Here ‘Q’ denotes query, ‘K’ is keys, ‘V’ is value, and ‘H’ is the hyperparameter that determines the number of attention heads. For H self-attention heads, the query, value, and key embeddings are divided into equal-dimensional segments, where each segment has a dimensionality of dk = d/H.

$$\:SDConv\left(Q,{K}_{s},V;{W}_{f},i\right)=DeptConv\left(V,soft{max}\left({W}_{f},\left(Q\odot\:{K}_{s}\right)\right),i\right)$$
(2)
$$\:MixedAttn\left(K,Q,{K}_{s},V;{W}_{f}\right)=Cat\left(SelfAttn\left(Q,K,V\right),SDConv\left(Q,{K}_{s},V;{W}_{f}\right)\right)$$
(3)

where Cat (,) is the concatenation operation, ‘’ represents pointwise multiplication, and ‘∙’ represents multiplication operation. ‘X’ is the input tensor, ‘d’ is the hidden dimension, ‘i’ denotes position, ‘Ks’ is the span-aware key, DeptConv represents lightweight depth-wise separable convolution, and ‘W’ denotes the convolution kernel. Figure 7 provides an illustration of the mixed attention architecture.

Fig. 7
figure 7

Architecture of Mixed Attention.

Feature concatenation and classification layers

The feature maps from RIPEAnet and EfficientNet tracks are aggregated for further processing. This feature fusion leverages the strengths of both tracks. Track 1 captures fine-grained spatial details using RIPEANet, while Track 2 focuses on more abstract and high-level representations using EfficientNetB4. The fusion strategy is designed to enhance feature diversity while ensuring integration of relevant features. RIPEANet extracts hierarchical features through Inception-ResNet blocks and attention mechanisms, preserving local textures and disease-specific patterns. EfficientNetB4 acts as a global feature extractor, leveraging Mobile Inverted Bottleneck Convolutions (MBConv) and Squeeze-and-Excitation modules to enhance feature abstraction. To ensure feature compatibility before fusion, a 1 × 1 convolution layer is applied to standardize dimensional differences between feature maps. The processed feature representations from both tracks are concatenated along the channel axis, enabling integration of low-level textures and high-level contextual information. This method ensures that disease-relevant local features extracted by RIPEANet complement global leaf structure information derived from EfficientNetB4. A GAP layer is applied to the concatenated feature maps, reducing spatial dimensions while retaining essential discriminative features. The pooled feature representation is flattened and passed through fully connected layers, ensuring optimal classification into cassava disease categories.

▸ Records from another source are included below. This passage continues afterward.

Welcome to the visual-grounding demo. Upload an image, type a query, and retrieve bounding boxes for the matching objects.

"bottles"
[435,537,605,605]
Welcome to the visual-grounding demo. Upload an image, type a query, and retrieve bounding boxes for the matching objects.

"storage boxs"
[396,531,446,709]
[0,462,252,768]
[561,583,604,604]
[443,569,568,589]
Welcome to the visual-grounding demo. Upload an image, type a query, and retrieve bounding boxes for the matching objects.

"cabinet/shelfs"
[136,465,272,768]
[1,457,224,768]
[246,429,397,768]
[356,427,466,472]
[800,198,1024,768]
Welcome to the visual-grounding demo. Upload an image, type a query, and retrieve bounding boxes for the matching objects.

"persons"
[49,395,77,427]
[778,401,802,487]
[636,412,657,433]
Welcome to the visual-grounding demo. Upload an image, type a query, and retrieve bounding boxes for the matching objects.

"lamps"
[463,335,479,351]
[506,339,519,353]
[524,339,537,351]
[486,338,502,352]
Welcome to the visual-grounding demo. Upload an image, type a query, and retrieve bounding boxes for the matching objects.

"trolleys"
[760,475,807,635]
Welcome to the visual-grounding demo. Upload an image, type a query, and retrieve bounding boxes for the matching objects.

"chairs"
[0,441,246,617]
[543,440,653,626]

The final classification is performed using a softmax layer, mapping the extracted representations into one of the predefined disease classes.

Results and discussion

This section outlines the dataset details, preprocessing techniques, and highlights the data augmentation methods employed in this work. It further presents the findings of the study, including the environmental setup and results from the ablation studies. The following sections include a visual representation of the features utilizing Grad-CAM, accompanied by a comparative analysis with state-of-the-art networks.

Dataset description

The dataset used in this research work was obtained from the Makerere Artificial Intelligence Lab33. The five primary categories comprise CMD, CBB, CBSD, CGM, and Healthy Leaf, as illustrated in Fig. 8. There is a severe class imbalance due to more than half of the image samples belonging to the CMD class. Figure 9; Table 1 provides the number of samples per class of the dataset.

Fig. 8
figure 8

Sample leaf images from the Cassava dataset: (A) CBB (B) CBSD (C) CGM (D) CMD (E) Healthy.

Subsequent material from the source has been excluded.